The U.S. Supreme Court has held that if the police reasonably believe that the warrant they have been
issued is valid, the exclusionary rule will not apply to bar the items seized from being introduced at the trial of the
person whose rights were violated by the search (even if the warrant ends up being invalid).

23
Q

Sixth Amendment (Confrontation Clause)

A

The Sixth Amendment right to confront witnesses, although presumptive and powerful, is not absolute. A
defendant can forfeit that right by behaving in an unruly and disruptive manner, and by refusing to heed a warning to abide by the court rules.

24
Q

Protective Sweep Pursuant to a Valid Arrest Warrant

A

When the police enter an area pursuant to a valid warrant and make an arrest, they may make a protective sweep of the area beyond the defendant’s wingspan if they believe accomplices may be present. This exception is based on protecting the officers’ safety.

25
Q

Miranda Right (Right to Counsel)

A

The prohibition against questioning a detainee after he has invoked his right to counsel lasts the entire time the detainee is in custody for interrogation purposes, plus 14 more days after the detainee has returned to his “normal life.” After returning to his “normal life,” the detainee can be questioned regarding the same matter upon receiving a fresh set of Miranda warnings.

26
Q

Confrontation Clause

A

Under the Confrontation Clause, an accused has the right to be confronted by the witnesses against him.

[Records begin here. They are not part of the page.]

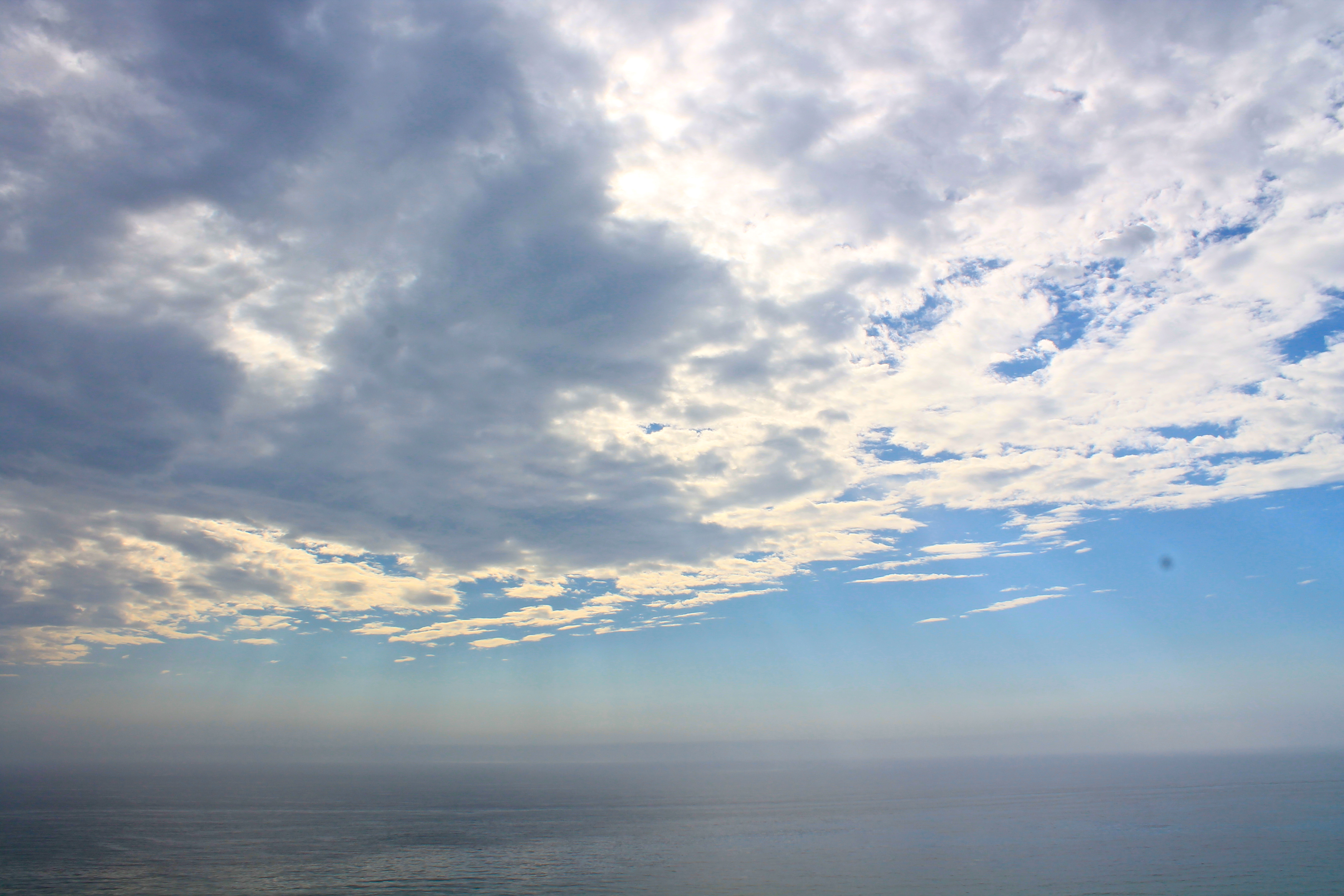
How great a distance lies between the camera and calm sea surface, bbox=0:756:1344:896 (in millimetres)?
63812

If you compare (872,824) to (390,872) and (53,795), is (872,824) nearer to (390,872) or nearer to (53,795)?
(390,872)

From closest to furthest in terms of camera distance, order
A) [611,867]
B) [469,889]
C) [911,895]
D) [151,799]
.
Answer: [911,895], [469,889], [611,867], [151,799]

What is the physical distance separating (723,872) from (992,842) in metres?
38.0

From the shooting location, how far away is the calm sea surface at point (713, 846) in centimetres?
6381

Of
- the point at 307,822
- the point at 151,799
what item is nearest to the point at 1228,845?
the point at 307,822

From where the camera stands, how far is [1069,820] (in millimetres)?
104562

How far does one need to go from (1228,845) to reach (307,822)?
133 metres

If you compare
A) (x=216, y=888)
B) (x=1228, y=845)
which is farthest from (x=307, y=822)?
(x=1228, y=845)

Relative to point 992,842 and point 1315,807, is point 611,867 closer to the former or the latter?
point 992,842

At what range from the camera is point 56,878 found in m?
67.3

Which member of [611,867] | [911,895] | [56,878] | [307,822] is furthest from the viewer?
[307,822]

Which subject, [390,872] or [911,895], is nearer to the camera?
[911,895]

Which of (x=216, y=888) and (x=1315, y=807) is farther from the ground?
(x=216, y=888)

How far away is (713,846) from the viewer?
88188 millimetres
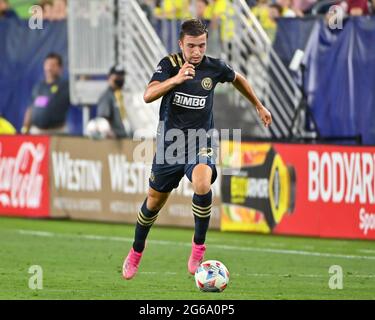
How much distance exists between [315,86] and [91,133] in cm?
395

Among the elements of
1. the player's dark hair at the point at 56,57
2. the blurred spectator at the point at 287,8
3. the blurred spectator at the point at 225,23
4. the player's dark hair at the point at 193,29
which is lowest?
the player's dark hair at the point at 193,29

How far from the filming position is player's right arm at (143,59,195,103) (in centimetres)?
1026

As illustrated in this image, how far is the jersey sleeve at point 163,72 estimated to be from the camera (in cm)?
1062

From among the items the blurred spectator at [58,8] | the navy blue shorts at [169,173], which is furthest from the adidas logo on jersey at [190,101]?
the blurred spectator at [58,8]

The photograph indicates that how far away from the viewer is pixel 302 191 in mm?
16078

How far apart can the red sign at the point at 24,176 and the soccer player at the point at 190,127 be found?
7801mm

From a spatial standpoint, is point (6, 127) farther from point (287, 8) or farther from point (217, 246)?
point (217, 246)

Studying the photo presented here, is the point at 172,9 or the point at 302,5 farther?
the point at 172,9

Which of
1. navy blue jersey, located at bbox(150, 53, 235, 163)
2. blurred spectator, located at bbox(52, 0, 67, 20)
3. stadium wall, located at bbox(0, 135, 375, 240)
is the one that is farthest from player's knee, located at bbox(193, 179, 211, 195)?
blurred spectator, located at bbox(52, 0, 67, 20)

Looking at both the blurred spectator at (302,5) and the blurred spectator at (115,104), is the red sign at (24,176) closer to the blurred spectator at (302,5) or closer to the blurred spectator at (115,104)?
the blurred spectator at (115,104)

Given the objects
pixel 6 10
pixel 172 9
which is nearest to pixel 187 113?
pixel 172 9

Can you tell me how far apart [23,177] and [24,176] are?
0.9 inches
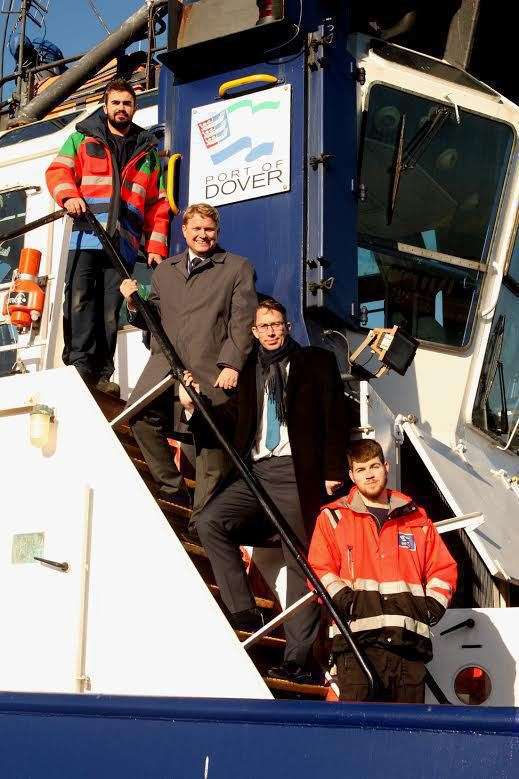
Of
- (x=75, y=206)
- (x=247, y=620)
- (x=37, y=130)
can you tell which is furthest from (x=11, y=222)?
(x=247, y=620)

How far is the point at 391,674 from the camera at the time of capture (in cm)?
460

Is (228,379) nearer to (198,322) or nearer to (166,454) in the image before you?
(198,322)

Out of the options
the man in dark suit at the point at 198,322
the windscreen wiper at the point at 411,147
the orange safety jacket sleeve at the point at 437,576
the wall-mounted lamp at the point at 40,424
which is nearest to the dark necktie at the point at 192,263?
the man in dark suit at the point at 198,322

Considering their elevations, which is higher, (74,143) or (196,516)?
(74,143)

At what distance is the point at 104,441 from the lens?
5344 millimetres

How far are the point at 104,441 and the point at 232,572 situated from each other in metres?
0.79

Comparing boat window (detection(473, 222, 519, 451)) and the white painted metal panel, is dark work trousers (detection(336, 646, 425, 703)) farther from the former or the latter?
boat window (detection(473, 222, 519, 451))

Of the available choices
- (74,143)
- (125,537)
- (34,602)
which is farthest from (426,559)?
(74,143)

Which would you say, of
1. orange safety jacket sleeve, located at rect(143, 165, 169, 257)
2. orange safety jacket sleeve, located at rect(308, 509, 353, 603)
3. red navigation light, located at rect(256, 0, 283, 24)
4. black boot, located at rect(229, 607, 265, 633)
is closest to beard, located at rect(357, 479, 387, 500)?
orange safety jacket sleeve, located at rect(308, 509, 353, 603)

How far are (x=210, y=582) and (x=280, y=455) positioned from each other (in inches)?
27.3

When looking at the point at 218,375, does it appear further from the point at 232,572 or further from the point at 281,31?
the point at 281,31

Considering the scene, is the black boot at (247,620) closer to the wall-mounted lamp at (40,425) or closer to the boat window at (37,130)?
the wall-mounted lamp at (40,425)

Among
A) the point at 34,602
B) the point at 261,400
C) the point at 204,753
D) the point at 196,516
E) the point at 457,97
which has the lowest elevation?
the point at 204,753

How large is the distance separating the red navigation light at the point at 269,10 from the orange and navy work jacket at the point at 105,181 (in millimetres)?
903
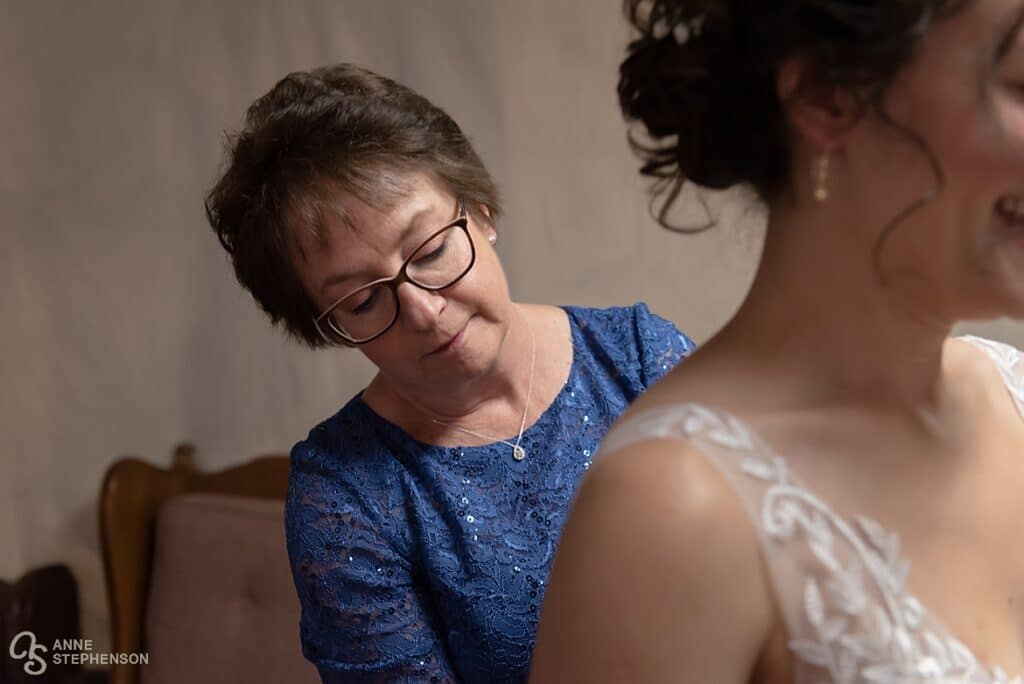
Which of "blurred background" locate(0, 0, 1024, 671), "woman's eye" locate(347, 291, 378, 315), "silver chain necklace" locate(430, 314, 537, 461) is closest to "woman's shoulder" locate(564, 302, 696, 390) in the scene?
"silver chain necklace" locate(430, 314, 537, 461)

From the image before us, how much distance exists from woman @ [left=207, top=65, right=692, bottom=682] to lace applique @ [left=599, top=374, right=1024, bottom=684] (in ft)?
2.04

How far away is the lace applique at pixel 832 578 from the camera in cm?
65

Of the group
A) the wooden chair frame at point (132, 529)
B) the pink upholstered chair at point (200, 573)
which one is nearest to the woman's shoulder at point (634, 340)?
the pink upholstered chair at point (200, 573)

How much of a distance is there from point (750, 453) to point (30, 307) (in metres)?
2.47

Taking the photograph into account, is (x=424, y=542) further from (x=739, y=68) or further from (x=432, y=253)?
(x=739, y=68)

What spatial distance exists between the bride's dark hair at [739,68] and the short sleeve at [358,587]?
2.21 feet

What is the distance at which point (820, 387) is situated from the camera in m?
0.70

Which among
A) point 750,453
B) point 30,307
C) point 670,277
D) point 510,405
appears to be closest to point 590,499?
point 750,453

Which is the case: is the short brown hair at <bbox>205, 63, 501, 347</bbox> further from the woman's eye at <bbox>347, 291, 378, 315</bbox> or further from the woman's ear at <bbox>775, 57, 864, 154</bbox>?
the woman's ear at <bbox>775, 57, 864, 154</bbox>

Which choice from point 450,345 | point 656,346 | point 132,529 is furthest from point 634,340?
point 132,529

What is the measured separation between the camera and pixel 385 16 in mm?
2250

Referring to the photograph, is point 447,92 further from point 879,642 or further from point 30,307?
point 879,642

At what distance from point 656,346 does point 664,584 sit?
857 millimetres

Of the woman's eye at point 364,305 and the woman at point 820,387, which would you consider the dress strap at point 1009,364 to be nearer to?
the woman at point 820,387
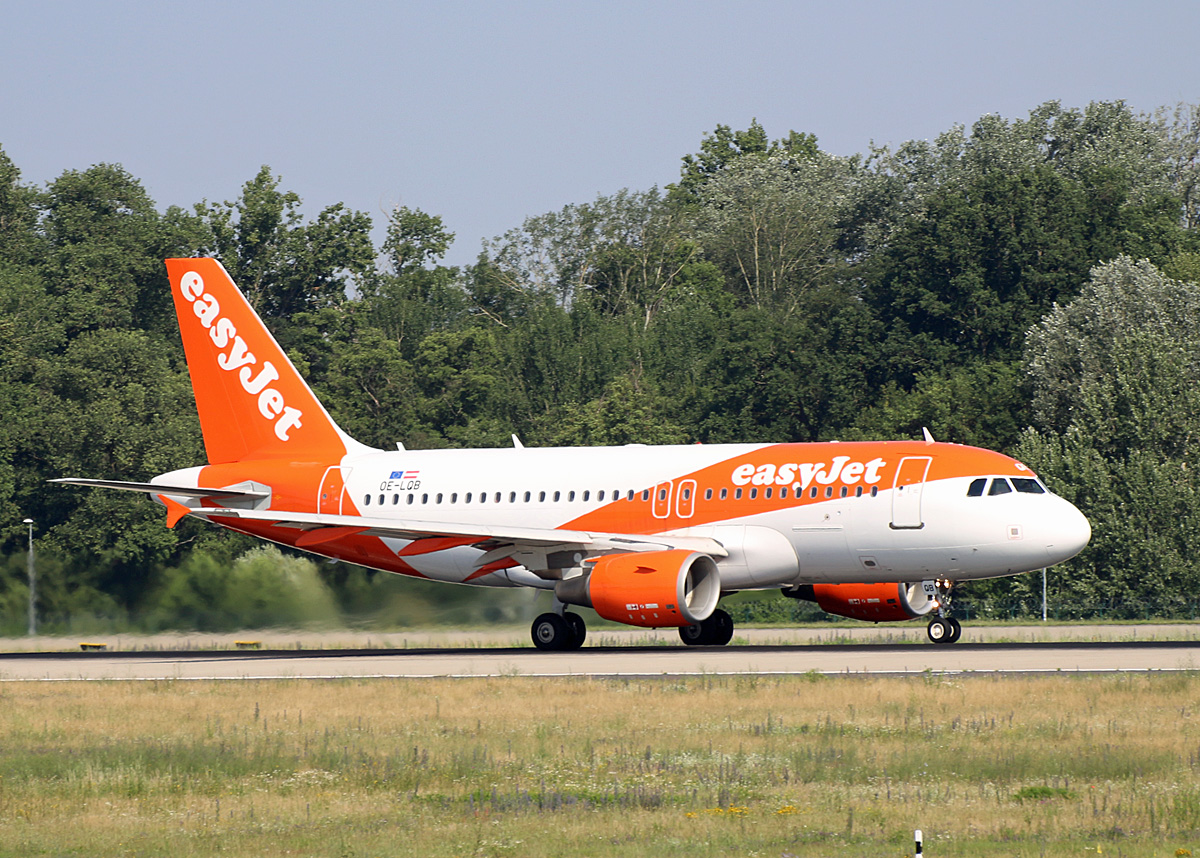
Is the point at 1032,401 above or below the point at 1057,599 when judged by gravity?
above

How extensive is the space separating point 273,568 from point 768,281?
228 feet

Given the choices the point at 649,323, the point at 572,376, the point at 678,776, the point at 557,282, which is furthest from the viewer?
the point at 557,282

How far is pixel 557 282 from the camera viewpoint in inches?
4496

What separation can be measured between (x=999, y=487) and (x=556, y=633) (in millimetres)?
10383

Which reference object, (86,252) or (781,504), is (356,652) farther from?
(86,252)

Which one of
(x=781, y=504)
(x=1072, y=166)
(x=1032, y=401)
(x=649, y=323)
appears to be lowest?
(x=781, y=504)

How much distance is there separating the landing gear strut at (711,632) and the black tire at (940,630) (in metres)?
4.59

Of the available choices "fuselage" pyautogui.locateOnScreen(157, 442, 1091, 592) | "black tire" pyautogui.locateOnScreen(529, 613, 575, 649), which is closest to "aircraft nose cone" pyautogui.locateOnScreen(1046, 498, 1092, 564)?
"fuselage" pyautogui.locateOnScreen(157, 442, 1091, 592)

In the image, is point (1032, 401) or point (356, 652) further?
point (1032, 401)

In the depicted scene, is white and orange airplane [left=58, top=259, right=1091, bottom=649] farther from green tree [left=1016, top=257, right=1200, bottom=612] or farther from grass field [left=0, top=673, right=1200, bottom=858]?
green tree [left=1016, top=257, right=1200, bottom=612]

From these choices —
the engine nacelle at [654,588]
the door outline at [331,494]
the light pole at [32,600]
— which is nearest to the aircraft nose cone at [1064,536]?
the engine nacelle at [654,588]

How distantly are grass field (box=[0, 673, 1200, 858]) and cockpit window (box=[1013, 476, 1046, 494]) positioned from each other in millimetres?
8411

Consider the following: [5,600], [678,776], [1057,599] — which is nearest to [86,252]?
[5,600]

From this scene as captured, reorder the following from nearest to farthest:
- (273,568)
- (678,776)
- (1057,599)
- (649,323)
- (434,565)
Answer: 1. (678,776)
2. (434,565)
3. (273,568)
4. (1057,599)
5. (649,323)
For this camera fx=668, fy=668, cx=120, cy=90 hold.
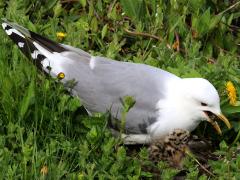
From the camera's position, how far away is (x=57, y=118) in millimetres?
2961

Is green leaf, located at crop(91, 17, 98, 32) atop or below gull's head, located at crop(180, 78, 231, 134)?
atop

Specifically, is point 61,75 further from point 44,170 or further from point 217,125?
point 217,125

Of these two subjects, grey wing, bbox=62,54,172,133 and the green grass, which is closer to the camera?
the green grass

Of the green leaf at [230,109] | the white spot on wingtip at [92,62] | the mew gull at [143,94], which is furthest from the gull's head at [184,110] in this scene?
the white spot on wingtip at [92,62]

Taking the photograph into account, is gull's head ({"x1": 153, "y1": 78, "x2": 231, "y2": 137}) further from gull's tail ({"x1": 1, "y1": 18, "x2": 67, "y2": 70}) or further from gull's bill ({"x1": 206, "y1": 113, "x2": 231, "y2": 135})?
gull's tail ({"x1": 1, "y1": 18, "x2": 67, "y2": 70})

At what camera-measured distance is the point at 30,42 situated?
3.39 meters

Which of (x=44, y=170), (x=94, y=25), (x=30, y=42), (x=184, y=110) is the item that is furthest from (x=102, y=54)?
(x=44, y=170)

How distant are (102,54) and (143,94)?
716mm

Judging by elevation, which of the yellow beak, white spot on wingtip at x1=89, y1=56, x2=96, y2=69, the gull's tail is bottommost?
the yellow beak

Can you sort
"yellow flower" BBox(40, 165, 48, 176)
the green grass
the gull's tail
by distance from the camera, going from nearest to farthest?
"yellow flower" BBox(40, 165, 48, 176) → the green grass → the gull's tail

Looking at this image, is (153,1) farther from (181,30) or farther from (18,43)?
(18,43)

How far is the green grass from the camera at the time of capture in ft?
8.96

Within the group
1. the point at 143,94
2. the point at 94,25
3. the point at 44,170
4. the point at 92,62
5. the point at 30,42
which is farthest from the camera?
the point at 94,25

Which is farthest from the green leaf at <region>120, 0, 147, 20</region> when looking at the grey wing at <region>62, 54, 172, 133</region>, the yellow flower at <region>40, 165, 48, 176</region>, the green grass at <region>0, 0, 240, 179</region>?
the yellow flower at <region>40, 165, 48, 176</region>
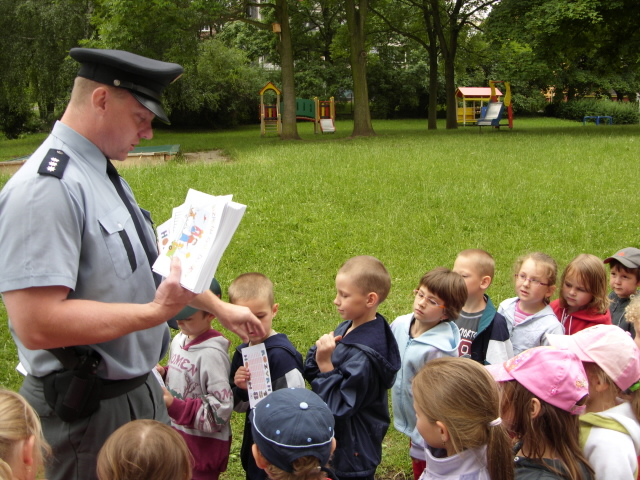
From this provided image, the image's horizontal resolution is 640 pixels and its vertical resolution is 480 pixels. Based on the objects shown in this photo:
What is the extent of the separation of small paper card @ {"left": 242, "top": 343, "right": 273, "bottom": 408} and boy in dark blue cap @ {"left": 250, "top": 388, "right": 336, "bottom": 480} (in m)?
0.63

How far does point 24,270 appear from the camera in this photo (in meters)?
2.01

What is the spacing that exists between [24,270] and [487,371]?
1789mm

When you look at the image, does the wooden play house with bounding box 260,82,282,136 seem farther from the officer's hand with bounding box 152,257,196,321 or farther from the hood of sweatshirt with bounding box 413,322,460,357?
the officer's hand with bounding box 152,257,196,321

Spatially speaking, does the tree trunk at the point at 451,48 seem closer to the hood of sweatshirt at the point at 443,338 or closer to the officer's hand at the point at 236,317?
the hood of sweatshirt at the point at 443,338

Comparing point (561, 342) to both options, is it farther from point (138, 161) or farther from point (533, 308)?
point (138, 161)

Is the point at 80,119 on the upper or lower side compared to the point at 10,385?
upper

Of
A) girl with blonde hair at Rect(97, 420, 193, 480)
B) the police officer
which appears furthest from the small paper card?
girl with blonde hair at Rect(97, 420, 193, 480)

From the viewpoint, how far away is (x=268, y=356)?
131 inches

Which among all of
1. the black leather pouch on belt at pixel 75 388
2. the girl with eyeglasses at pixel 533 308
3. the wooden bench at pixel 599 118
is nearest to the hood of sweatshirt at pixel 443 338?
the girl with eyeglasses at pixel 533 308

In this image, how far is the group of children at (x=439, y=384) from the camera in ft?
8.11

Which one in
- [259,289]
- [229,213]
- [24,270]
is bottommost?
[259,289]

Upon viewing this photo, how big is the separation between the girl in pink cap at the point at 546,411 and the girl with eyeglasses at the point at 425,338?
87 centimetres

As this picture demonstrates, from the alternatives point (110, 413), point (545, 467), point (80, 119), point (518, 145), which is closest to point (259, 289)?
point (110, 413)

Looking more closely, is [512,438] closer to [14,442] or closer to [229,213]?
[229,213]
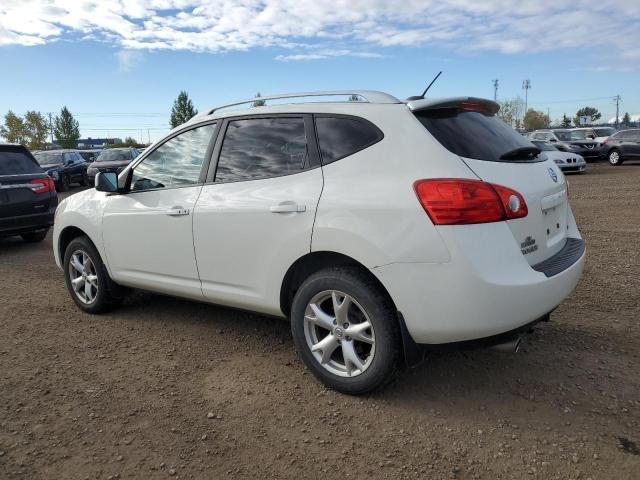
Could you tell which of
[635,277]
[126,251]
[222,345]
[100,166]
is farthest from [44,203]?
[100,166]

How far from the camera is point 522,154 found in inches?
127

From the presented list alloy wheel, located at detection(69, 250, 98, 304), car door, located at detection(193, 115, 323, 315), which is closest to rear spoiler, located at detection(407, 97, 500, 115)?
car door, located at detection(193, 115, 323, 315)

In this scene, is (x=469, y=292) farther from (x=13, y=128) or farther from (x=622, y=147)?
(x=13, y=128)

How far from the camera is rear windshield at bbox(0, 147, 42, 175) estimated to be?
8211 millimetres

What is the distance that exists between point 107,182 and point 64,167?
62.7 feet

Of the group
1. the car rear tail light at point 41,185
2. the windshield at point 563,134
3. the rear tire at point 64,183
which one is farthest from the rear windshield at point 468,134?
the windshield at point 563,134

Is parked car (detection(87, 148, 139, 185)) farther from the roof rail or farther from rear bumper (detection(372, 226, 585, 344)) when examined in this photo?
rear bumper (detection(372, 226, 585, 344))

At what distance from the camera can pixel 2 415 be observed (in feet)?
10.0

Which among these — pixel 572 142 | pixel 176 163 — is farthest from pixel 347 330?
pixel 572 142

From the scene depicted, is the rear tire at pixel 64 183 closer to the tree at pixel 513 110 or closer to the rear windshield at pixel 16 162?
the rear windshield at pixel 16 162

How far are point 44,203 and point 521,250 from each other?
7.90 metres

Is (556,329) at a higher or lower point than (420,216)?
lower

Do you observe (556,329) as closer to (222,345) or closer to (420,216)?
(420,216)

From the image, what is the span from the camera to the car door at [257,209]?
3.22m
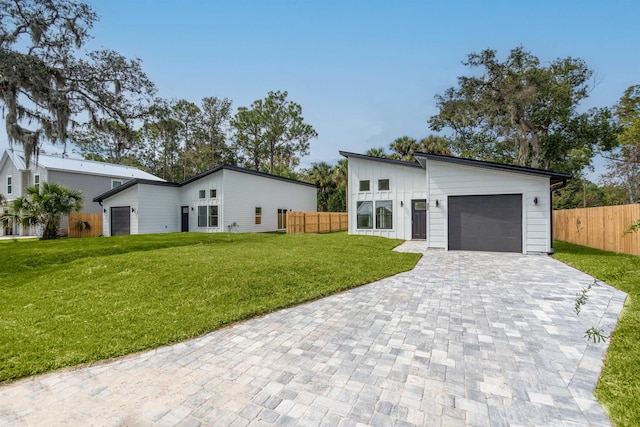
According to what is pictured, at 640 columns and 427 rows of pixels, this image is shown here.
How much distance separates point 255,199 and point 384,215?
27.9ft

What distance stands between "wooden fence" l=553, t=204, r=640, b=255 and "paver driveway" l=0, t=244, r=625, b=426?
590 centimetres

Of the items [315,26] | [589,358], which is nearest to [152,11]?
[315,26]

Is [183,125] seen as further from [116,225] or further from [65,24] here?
[65,24]

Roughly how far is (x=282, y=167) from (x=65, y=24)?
22821 millimetres

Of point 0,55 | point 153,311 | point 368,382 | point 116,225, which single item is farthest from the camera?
point 116,225

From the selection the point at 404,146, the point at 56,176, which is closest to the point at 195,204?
the point at 56,176

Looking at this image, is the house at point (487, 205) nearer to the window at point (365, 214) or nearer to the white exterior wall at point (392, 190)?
the white exterior wall at point (392, 190)

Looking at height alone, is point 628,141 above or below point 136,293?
above

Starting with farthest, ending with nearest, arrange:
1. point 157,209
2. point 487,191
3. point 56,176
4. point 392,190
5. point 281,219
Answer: point 281,219
point 56,176
point 157,209
point 392,190
point 487,191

A hearsay statement will not be admitted-even if it falls within a hearsay exception-when: (i) the statement is offered against the accused in a criminal case; (ii) the declarant is unavailable; (iii) the statement was testimonial in nature; and (iv) the accused had no opportunity to cross-examine the declarant’s “testimonial” statement prior to trial.

27
Q

Confrontation Clause (testimonial v non-testimonial)

A

The Supreme Court has established that if the primary purpose of police interrogation is to enable the police to help in an ongoing emergency, statements made in the course of the interrogation are nontestimonial. When the primary purpose of the interrogation is to establish or prove past events potentially relevant to a later criminal prosecution, statements are testimonial.